ФРАГМЕНТ ТЕКСТА:
Смекни!
smekni.com

Философия техники Освальда Шпенглера: прогнозы и реальность (стр. 2 из 3)

Значит ли это, что вместе с «фаустовской» культурой и порожденною ею техникой погибнет все человечество? Нет, конечно. Шпенглера сразу же после выхода «Заката Европы» обвинили в пессимизме, на что он, возражая, ответил в 1921 году брошюрой «Пессимизм?» [11]. Он пессимист лишь в оценке судьбы западноевропейской культуры. В концепции Шпенглера культуры временны, но человечество вечно. Из лона определенного ландшафта, т.е. географической среды, и космических ритмов (в этом пункте он на несколько десятилетий опередил идею пассионарности Льва Гумилева) бодрствующее сознание определенного этноса породит новую культуру с принципиально новой и неповторимой душой – прасимволом и своей уникальной судьбой.

Таким образом, понятие прогресса и регресса Шпенглер относит только к изолированным культурам, а никак к человечеству в целом. «Но, во всяком случае, что касается «целым человечеством», то я являюсь основательным и решительным пессимистом. Человечество для меня лишь зоологическая величина. Я не вижу ни прогресса, ни цели на пути человечества, кроме как в головах западно-европейских филистеров-прогрессистов. Я даже не вижу единого духа и еще меньше – единства стремления, чувства и разумения у этой голой массы населения. Только в истории отдельных культур вижу я осмысленное направление жизни на цель, вижу я единство души, воли и переживания» [11, с.178].

СОБРАННЫЕ ДАННЫЕ:

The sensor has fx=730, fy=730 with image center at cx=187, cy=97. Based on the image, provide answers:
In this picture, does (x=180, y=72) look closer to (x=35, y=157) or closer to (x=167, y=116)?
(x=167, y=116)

ЧТО НУЖНО СДЕЛАТЬ:
A. В каком году Шпенглер, согласно фрагменту, ответил брошюрой «Пессимизм?» на обвинения в пессимизме?
B. Почему, согласно фрагменту, Шпенглер относит понятия прогресса и регресса только к отдельным культурам, а не ко всему человечеству? Объясните в одном–трёх предложениях.
C. Перепишите, пожалуйста, из фрагмента всё от «Значит ли это, что» и ниже до «своей уникальной судьбой.» включительно.

ОТВЕТЫ НА ЗАДАНИЯ:
A. В 1921 году.

B. Человечество для Шпенглера лишь зоологическая величина: он не видит на его пути ни прогресса, ни цели, ни единого духа. Осмысленное направление жизни на цель и единство души, воли и переживания он видит только в истории отдельных культур.

C.
Значит ли это, что вместе с «фаустовской» культурой и порожденною ею техникой погибнет все человечество? Нет, конечно. Шпенглера сразу же после выхода «Заката Европы» обвинили в пессимизме, на что он, возражая, ответил в 1921 году брошюрой «Пессимизм?» [11]. Он пессимист лишь в оценке судьбы западноевропейской культуры. В концепции Шпенглера культуры временны, но человечество вечно. Из лона определенного ландшафта, т.е. географической среды, и космических ритмов (в этом пункте он на несколько десятилетий опередил идею пассионарности Льва Гумилева) бодрствующее сознание определенного этноса породит новую культуру с принципиально новой и неповторимой душой – прасимволом и своей уникальной судьбой.